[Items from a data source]
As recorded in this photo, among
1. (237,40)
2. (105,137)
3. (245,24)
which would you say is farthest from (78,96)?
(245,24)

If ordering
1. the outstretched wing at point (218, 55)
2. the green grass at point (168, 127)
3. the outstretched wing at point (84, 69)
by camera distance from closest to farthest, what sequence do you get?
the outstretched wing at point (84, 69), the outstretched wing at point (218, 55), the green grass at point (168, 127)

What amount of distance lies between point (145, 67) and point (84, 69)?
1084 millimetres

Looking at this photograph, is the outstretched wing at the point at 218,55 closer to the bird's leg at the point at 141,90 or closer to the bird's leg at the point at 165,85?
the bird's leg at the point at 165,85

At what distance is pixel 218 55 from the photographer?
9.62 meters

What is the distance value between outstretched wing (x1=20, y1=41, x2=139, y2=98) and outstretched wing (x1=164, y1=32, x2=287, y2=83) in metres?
...
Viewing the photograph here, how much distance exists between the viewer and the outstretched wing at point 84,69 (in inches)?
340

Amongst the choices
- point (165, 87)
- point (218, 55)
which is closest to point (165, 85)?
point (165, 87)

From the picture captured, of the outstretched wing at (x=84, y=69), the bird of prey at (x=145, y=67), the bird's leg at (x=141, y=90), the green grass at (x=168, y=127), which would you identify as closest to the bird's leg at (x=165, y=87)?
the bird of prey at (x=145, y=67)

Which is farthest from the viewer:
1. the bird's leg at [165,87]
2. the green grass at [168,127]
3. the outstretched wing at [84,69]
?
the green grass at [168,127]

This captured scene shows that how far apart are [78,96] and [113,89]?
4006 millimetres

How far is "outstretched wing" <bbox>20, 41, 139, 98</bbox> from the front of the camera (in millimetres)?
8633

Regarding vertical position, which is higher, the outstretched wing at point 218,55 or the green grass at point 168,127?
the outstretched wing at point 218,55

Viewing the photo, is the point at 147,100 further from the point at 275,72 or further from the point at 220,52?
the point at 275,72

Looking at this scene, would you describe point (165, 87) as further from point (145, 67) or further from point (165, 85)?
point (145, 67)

§ Required work: Rewrite the items from the line containing "Looking at this photograph, is" through the line containing "What is the", inclusive, changing "outstretched wing" to "spread wing" and leaving everything else as it is.

§ Answer in full:
Looking at this photograph, is the spread wing at the point at 218,55 closer to the bird's leg at the point at 141,90 or closer to the bird's leg at the point at 165,85?
the bird's leg at the point at 165,85

At what distance is pixel 218 55 from the photographer?
9.62 meters

What is the distance value between spread wing (x1=20, y1=41, x2=139, y2=98) and spread wing (x1=164, y1=32, x2=287, y2=83) in metres?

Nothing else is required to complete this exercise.